§ YOUR GOAL
In the records below, locate the line containing "logical problem Hamiltonian.", then output that line and all later lines exactly, through the last one.
[Opening DATA TO PROCESS section]
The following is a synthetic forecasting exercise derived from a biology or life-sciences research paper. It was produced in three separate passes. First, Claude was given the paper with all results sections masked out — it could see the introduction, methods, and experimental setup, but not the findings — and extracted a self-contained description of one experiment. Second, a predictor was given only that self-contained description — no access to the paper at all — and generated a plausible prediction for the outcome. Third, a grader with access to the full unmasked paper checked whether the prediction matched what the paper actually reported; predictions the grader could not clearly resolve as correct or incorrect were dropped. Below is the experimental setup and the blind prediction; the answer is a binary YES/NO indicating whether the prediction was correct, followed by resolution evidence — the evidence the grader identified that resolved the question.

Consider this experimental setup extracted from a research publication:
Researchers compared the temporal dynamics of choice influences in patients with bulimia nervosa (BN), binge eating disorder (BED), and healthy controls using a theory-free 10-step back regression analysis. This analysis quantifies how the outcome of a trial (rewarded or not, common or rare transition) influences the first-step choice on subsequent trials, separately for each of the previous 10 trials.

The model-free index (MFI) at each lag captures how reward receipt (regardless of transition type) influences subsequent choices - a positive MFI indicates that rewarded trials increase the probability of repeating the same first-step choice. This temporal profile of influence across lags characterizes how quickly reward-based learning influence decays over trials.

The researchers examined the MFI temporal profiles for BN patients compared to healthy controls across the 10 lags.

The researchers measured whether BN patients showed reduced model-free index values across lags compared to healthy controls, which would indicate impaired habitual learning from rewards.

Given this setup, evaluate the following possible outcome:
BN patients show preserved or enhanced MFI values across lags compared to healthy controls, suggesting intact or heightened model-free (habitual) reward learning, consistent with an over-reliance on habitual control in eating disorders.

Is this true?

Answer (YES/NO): NO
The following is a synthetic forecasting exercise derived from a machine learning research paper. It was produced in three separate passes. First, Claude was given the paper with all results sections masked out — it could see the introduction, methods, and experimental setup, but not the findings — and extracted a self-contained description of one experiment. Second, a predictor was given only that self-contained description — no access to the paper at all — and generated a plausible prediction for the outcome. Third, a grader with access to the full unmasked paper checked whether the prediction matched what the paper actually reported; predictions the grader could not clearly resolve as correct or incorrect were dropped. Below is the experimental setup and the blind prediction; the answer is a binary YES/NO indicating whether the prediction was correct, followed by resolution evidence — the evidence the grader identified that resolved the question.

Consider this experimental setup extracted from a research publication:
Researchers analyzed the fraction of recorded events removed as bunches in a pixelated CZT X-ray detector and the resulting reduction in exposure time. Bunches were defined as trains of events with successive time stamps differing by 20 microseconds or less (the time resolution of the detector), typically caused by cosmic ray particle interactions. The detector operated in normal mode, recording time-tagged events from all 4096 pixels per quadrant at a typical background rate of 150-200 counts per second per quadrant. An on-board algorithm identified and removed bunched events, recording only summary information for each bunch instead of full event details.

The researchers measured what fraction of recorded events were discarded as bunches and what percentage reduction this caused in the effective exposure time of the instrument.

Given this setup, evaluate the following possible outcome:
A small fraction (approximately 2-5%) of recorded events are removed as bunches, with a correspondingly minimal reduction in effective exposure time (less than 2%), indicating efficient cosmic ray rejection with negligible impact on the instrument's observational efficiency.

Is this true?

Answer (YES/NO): NO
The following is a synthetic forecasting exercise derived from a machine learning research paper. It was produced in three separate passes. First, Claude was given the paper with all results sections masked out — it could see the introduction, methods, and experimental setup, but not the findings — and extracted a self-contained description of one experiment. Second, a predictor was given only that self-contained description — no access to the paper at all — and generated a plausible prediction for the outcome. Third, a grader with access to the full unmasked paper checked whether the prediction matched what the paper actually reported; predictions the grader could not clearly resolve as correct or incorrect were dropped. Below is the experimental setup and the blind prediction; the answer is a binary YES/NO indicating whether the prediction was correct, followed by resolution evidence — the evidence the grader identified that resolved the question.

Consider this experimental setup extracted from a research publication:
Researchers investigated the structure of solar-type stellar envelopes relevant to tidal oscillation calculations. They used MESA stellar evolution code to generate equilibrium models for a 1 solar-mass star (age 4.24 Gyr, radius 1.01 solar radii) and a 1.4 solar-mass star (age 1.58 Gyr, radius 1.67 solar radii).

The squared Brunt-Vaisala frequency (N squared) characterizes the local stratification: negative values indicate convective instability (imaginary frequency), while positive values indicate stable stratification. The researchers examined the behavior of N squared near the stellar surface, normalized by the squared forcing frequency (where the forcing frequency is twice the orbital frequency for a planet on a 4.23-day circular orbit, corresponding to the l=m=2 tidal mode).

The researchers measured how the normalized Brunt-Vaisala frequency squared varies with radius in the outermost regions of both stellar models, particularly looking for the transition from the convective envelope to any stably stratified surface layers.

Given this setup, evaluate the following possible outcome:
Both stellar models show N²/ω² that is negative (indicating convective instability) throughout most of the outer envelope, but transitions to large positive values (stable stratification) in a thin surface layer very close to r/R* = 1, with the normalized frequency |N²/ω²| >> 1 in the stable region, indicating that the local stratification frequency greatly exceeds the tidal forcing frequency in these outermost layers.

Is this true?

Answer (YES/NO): YES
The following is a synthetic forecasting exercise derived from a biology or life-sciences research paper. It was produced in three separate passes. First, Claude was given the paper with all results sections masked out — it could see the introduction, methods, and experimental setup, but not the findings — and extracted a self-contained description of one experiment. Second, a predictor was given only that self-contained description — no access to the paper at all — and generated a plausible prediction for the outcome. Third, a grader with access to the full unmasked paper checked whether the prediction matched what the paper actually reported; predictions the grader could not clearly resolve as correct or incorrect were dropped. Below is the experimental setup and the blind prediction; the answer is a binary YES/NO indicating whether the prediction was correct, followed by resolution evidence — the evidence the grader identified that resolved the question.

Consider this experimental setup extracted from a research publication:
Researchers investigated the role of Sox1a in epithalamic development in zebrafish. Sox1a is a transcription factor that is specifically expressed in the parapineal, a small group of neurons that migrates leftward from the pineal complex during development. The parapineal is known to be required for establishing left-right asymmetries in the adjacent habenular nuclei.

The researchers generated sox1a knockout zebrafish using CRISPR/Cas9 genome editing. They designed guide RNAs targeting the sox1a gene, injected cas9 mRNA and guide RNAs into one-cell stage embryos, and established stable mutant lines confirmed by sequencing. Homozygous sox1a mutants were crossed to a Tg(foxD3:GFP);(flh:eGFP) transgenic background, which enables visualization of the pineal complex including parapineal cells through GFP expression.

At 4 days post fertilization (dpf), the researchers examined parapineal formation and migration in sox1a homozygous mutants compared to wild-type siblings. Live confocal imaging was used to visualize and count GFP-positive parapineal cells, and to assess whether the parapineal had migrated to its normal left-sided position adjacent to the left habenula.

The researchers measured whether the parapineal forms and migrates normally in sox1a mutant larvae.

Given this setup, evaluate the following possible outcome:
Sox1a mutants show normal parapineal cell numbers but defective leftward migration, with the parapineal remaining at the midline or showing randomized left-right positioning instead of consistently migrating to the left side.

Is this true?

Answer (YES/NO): NO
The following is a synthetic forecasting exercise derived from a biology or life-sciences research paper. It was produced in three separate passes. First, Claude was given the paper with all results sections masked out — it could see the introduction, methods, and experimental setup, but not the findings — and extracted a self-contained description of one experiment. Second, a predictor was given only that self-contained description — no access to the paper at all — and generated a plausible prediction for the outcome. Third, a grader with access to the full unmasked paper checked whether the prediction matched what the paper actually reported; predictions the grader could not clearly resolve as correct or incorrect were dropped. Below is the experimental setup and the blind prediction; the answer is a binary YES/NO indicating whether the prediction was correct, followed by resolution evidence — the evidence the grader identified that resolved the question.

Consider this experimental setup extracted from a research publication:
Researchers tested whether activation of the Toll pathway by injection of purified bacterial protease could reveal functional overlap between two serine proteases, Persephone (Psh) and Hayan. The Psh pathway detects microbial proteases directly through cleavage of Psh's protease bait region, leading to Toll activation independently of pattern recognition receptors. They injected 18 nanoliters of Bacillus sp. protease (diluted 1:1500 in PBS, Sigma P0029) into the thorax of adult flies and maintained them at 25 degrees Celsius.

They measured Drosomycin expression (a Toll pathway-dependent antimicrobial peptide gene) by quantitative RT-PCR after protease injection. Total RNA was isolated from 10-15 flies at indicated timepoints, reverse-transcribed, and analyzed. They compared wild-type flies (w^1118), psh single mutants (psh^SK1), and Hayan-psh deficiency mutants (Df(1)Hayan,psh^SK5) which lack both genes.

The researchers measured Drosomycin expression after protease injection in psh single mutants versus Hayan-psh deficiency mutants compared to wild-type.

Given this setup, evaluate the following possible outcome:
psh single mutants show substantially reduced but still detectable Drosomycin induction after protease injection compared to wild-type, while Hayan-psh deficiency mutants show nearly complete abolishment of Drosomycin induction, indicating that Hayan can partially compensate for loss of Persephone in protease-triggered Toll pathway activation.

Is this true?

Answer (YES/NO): YES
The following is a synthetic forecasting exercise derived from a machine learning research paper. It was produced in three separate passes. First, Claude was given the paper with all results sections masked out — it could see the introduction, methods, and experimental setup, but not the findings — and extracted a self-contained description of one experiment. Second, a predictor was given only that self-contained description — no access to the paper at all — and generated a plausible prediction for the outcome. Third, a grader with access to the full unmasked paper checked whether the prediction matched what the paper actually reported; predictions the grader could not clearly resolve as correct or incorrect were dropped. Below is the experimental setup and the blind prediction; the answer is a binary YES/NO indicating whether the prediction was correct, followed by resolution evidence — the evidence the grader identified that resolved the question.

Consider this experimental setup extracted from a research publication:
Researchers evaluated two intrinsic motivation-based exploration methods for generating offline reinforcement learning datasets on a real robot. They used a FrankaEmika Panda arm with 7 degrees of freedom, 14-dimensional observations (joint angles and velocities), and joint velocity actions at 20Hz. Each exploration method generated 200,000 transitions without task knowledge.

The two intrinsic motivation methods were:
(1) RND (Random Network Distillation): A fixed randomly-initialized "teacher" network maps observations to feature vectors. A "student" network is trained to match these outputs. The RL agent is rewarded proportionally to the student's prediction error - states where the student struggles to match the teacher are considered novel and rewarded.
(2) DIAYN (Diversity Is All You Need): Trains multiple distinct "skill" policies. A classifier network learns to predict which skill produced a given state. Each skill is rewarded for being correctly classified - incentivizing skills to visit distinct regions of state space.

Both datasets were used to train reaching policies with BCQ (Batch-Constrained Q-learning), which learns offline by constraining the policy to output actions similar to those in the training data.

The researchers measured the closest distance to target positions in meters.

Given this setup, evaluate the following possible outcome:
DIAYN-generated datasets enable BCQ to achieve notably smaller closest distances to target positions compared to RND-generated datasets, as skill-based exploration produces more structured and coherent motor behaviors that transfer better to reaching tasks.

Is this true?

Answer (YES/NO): YES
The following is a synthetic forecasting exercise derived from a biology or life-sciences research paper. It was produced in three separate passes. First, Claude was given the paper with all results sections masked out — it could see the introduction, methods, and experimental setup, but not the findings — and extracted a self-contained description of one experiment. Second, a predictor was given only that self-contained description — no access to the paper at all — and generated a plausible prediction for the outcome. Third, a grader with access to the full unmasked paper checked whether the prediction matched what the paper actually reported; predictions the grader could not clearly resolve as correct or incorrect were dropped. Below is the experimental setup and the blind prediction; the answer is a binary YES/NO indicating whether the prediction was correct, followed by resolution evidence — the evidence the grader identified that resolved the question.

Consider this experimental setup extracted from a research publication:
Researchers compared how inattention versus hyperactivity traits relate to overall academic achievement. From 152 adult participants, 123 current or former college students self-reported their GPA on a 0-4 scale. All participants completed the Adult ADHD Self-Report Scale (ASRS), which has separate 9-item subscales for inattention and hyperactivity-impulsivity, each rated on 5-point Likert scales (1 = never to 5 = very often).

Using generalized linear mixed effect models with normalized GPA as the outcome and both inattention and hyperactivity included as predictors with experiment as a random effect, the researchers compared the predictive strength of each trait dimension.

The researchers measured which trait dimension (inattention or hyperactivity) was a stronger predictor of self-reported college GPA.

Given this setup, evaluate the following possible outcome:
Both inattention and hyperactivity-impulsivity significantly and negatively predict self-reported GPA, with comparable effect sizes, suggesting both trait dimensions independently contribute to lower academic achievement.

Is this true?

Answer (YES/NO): NO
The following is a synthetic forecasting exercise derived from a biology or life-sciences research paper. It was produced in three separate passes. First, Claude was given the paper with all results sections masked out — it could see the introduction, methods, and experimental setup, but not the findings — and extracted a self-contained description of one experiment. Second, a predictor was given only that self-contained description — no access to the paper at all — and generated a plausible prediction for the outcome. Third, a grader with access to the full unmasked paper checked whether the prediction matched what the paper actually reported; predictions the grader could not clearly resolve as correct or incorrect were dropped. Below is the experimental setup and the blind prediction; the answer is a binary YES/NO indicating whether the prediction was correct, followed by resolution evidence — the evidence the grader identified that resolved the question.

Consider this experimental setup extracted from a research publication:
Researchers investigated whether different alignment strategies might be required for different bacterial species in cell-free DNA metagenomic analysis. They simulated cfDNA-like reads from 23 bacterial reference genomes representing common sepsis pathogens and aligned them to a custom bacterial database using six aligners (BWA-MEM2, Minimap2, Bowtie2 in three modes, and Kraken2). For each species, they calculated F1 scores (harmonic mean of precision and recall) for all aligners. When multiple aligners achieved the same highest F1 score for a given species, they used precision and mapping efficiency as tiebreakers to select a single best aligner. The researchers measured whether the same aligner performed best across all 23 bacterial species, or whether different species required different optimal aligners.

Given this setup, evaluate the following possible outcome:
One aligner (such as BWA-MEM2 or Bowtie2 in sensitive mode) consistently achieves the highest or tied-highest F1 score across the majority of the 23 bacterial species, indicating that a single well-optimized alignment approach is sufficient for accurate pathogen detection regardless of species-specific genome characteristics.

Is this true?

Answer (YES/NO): YES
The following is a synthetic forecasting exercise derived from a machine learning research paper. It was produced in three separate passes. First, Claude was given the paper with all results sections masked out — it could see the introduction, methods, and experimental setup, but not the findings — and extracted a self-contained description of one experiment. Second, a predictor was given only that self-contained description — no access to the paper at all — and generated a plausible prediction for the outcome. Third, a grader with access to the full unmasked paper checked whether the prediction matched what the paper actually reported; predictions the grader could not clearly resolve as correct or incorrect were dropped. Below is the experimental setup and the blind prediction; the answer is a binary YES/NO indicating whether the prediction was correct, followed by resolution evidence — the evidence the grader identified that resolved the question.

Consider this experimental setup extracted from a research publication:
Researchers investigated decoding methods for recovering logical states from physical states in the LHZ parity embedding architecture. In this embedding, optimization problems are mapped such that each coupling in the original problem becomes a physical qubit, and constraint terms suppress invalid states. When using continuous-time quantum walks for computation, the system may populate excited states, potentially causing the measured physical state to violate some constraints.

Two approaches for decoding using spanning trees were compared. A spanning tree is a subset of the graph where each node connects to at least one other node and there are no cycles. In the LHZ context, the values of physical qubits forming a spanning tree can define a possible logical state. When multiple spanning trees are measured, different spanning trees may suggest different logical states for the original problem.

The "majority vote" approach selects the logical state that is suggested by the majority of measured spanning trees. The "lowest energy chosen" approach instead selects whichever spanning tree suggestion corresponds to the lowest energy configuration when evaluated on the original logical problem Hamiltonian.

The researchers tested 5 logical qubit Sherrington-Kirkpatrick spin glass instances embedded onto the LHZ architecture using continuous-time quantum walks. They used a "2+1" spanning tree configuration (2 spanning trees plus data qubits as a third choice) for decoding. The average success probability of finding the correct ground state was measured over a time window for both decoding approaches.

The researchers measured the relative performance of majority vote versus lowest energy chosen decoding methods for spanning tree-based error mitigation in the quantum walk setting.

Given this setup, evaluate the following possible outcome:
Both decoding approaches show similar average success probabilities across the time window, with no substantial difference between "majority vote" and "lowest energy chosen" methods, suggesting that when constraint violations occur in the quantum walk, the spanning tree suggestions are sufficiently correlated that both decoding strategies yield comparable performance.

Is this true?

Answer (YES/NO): NO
[Closing DATA TO PROCESS section]
§ WORKED SOLUTION
The "majority vote" approach selects the logical state that is suggested by the majority of measured spanning trees. The "lowest energy chosen" approach instead selects whichever spanning tree suggestion corresponds to the lowest energy configuration when evaluated on the original logical problem Hamiltonian.

The researchers tested 5 logical qubit Sherrington-Kirkpatrick spin glass instances embedded onto the LHZ architecture using continuous-time quantum walks. They used a "2+1" spanning tree configuration (2 spanning trees plus data qubits as a third choice) for decoding. The average success probability of finding the correct ground state was measured over a time window for both decoding approaches.

The researchers measured the relative performance of majority vote versus lowest energy chosen decoding methods for spanning tree-based error mitigation in the quantum walk setting.

Given this setup, evaluate the following possible outcome:
Both decoding approaches show similar average success probabilities across the time window, with no substantial difference between "majority vote" and "lowest energy chosen" methods, suggesting that when constraint violations occur in the quantum walk, the spanning tree suggestions are sufficiently correlated that both decoding strategies yield comparable performance.

Is this true?

Answer (YES/NO): NO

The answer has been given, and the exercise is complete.